En los últimos tiempos, hemos subestimado a la muerte, primando un pensamiento errado de que todos pueden morir menos nosotros, descuidamos nuestra salud y solo mostramos interés en ella cuando es imposible recuperarla. Hagamos un ejercicio: ¿a cuántas personas que ya no están en este mundo hemos tocado, visto, abrazado, besado, etc.?, estoy seguro de que será largo el recuento de cadáveres y servirá para recordar que todos somos mortales.
Eludir a la muerte no nos ha hecho más fuertes, más valientes o más sabios frente a ella, sino todo lo contrario: más temerosos; solo pensamos en nuestra muerte y no en la de los demás, no sabemos -por ejemplo- cómo consolar a alguien que ha perdido a un ser querido o tratamos de evitar la tristeza, por nuestra incapacidad de sentir el dolor ajeno, nos aterra la idea de saber que nos enfrentaremos a la muerte en soledad; nos preparamos y entrenamos para todo, menos para morir.
Recuerdo los velorios en mi pueblo natal, con un ambiente plañidero, siempre era impactante ver a uno de los nuestros inerte y el arduo trabajo de sus familiares para que no falte ni comida ni bebida para los asistentes, así como la colaboración de los buenos vecinos para preparar la sepultura. Años después, cuando algún ser querido perdía la vida, he tenido la oportunidad de tocarlo, quizá con la esperanza de obtener una última respuesta, pero su corazón ya no latía, esa personalidad animada se había apagado, volviéndose tan fría como el mármol.
Ante la pérdida, no debemos sentir vergüenza por el dolor, recordemos que hasta los más grandes héroes griegos lloraron hasta empapar sus vestimentas, los cuerpos yacentes merecen nuestro mayor respeto, generación tras generación hemos ido heredando rituales para disimular la herida de la mortalidad, procurando consolar a los afligidos y dejando en su última morada a los muertos, recordando lo mejor de sus vidas, muchas veces evocando sus buenas acciones y sus alegrías.

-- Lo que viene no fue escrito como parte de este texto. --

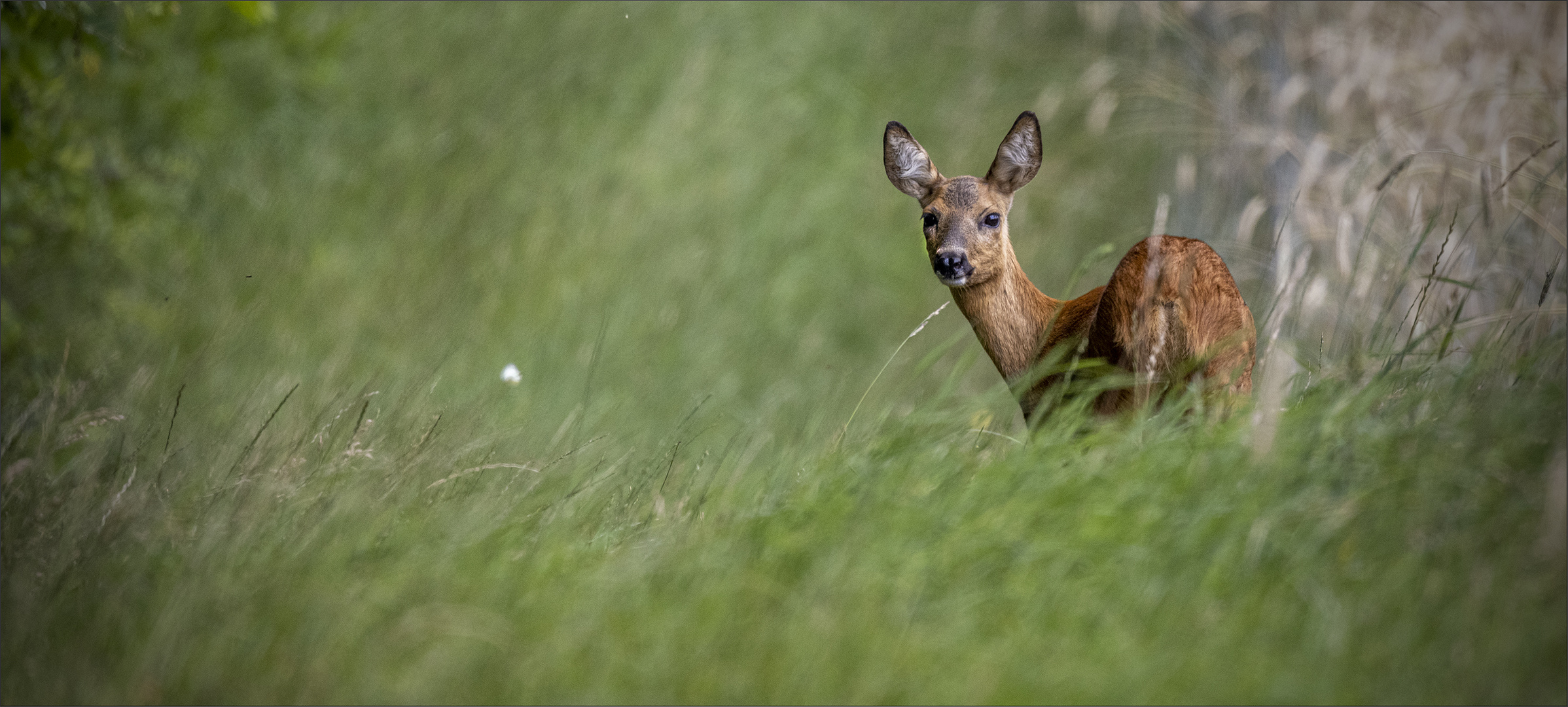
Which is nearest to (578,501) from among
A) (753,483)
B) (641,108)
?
(753,483)

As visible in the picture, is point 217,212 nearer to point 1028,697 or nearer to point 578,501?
point 578,501

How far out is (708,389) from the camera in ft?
23.1

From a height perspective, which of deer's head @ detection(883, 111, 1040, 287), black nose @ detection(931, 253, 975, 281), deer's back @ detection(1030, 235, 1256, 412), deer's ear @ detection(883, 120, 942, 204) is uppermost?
deer's ear @ detection(883, 120, 942, 204)

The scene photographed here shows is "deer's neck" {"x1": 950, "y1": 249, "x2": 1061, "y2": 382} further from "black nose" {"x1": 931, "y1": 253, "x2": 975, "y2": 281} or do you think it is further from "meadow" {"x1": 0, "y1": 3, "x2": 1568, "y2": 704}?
"meadow" {"x1": 0, "y1": 3, "x2": 1568, "y2": 704}

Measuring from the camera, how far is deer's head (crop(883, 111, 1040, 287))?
3.31m

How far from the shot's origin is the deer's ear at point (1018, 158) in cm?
335

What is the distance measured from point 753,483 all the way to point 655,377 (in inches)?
168

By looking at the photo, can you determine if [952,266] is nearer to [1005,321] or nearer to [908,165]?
[1005,321]

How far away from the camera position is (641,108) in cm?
808

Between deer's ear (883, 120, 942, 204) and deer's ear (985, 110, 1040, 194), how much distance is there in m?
0.19

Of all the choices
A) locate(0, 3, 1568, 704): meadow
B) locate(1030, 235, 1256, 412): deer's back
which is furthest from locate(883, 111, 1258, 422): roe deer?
locate(0, 3, 1568, 704): meadow

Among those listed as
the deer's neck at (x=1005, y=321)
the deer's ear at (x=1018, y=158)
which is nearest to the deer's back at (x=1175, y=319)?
the deer's neck at (x=1005, y=321)

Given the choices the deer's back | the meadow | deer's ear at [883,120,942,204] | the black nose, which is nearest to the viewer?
the meadow

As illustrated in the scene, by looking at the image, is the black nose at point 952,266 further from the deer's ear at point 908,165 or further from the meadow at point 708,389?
the meadow at point 708,389
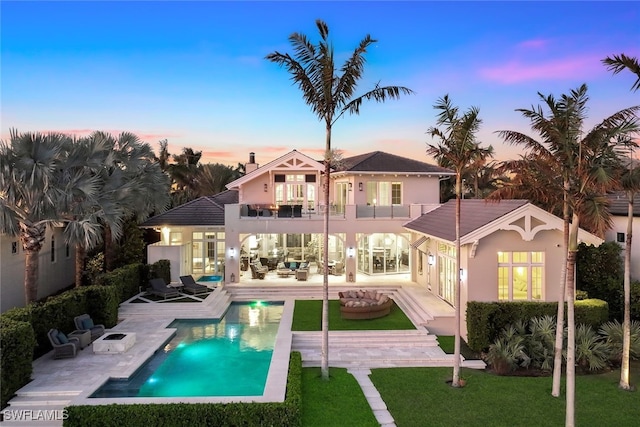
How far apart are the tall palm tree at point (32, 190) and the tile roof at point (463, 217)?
51.0 ft

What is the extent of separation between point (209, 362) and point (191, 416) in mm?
4940

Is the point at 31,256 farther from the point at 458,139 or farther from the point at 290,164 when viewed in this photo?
the point at 458,139

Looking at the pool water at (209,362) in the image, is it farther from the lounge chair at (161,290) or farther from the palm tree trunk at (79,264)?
the palm tree trunk at (79,264)

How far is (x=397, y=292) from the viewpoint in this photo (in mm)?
23391

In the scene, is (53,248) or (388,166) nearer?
(53,248)

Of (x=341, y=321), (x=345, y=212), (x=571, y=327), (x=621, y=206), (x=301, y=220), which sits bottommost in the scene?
(x=341, y=321)

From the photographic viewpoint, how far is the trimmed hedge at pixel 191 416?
30.7ft

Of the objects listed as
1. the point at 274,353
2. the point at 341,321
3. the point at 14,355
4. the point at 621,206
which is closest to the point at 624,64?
the point at 621,206

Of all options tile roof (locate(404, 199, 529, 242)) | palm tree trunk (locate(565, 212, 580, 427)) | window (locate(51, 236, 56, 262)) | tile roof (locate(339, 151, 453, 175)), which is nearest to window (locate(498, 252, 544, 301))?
tile roof (locate(404, 199, 529, 242))

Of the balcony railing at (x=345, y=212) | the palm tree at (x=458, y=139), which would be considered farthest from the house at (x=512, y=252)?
the balcony railing at (x=345, y=212)

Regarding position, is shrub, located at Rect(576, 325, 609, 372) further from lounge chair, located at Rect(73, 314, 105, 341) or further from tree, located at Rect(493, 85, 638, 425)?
lounge chair, located at Rect(73, 314, 105, 341)

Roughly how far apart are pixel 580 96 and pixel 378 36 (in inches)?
223

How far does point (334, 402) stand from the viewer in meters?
11.1

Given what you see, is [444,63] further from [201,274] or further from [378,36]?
[201,274]
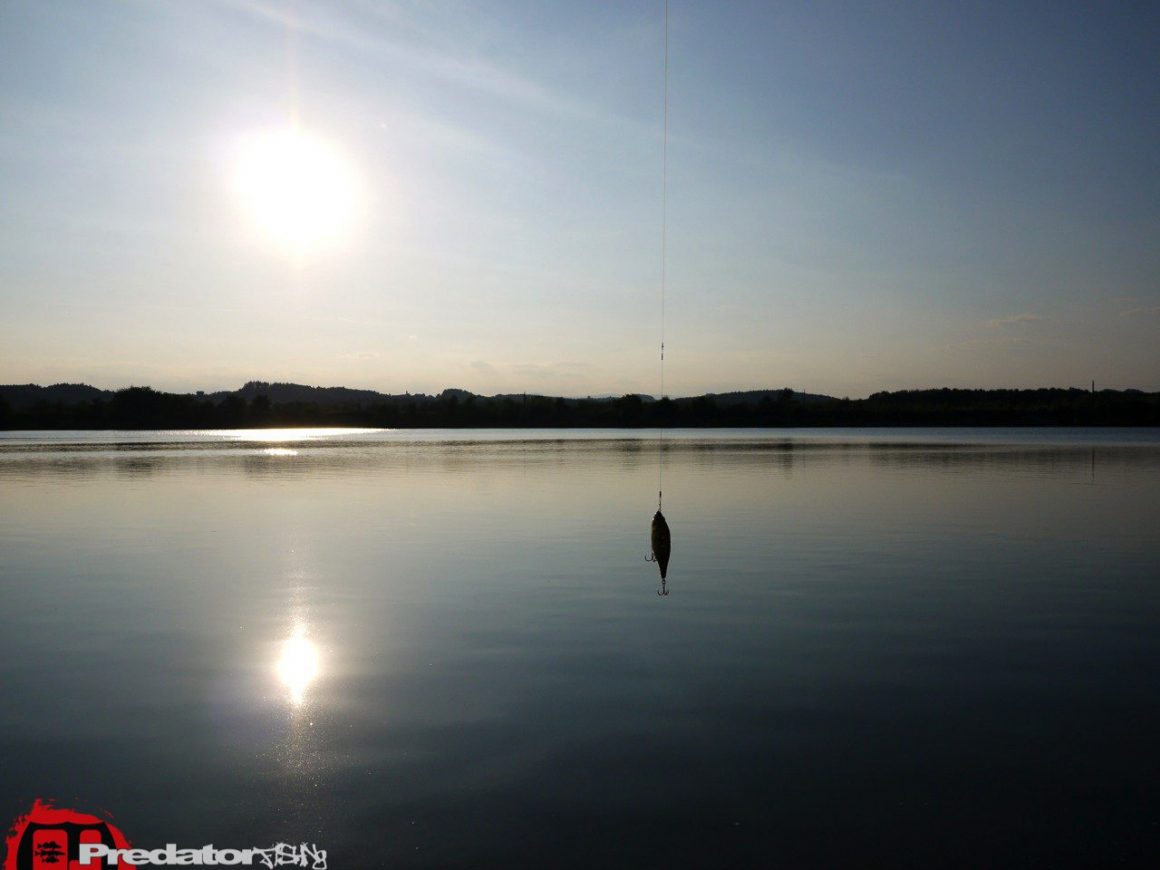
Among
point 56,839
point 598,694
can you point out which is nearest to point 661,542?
point 598,694

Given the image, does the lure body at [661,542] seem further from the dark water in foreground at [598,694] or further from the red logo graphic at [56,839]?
the red logo graphic at [56,839]

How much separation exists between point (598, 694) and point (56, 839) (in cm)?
621

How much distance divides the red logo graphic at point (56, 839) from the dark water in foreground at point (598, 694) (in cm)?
21

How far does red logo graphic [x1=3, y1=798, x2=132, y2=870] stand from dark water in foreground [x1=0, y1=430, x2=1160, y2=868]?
0.21 meters

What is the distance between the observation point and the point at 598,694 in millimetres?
11742

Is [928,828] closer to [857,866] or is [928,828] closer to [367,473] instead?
[857,866]

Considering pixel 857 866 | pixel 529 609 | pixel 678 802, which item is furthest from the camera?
pixel 529 609

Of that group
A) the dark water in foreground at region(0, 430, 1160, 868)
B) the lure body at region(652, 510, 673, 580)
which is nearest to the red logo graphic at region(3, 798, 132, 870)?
the dark water in foreground at region(0, 430, 1160, 868)

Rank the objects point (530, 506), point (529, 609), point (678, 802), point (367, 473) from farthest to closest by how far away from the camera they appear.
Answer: point (367, 473)
point (530, 506)
point (529, 609)
point (678, 802)

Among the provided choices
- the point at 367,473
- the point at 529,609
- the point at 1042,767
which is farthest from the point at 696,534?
the point at 367,473

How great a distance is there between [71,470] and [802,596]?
56.3m

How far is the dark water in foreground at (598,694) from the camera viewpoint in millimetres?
8086

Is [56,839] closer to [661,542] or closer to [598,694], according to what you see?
[598,694]

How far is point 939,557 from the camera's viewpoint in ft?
75.7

La muerte, hoy más que nunca, es un evento de todos los días, lamentablemente por el contagio nos vemos imposibilitados de reunirnos masivamente a despedir a quienes emprendieron el viaje eterno; teníamos, en cada velorio, la oportunidad de recordar que nuestra existencia un día tendrá su fin, inevitablemente, de recrear la sabiduría de nuestros antepasados y asumir nuestra natural impotencia frente a la muerte, la misma que golpea sin piedad y sin distingo.
A lo largo de nuestra existencia, quizá no lleguemos a reconocernos a nosotros mismos como integrante de una comunidad de mortales; pero intentemos aprender la lección cuando uno de los nuestros deja esta dimensión, un moribundo nos puede enseñar a morir cuando llegue nuestro turno; admitamos que somos mortales y llegará el momento en que ya no estemos acá, pues somos humanos y como tales somos vulnerables, como cada vida que nos rodea.
La muerte existe porque la vida existe y las dos son una unidad, no nos sintamos mal al prepararnos para nuestra muerte, tenemos toda una vida para hacerlo; honremos a nuestros muertos, a nuestra manera y respetando las maneras de los demás; hagamos que su viaje sideral sea auspicioso, inexorablemente llegará nuestro momento; ellos allá nos esperan.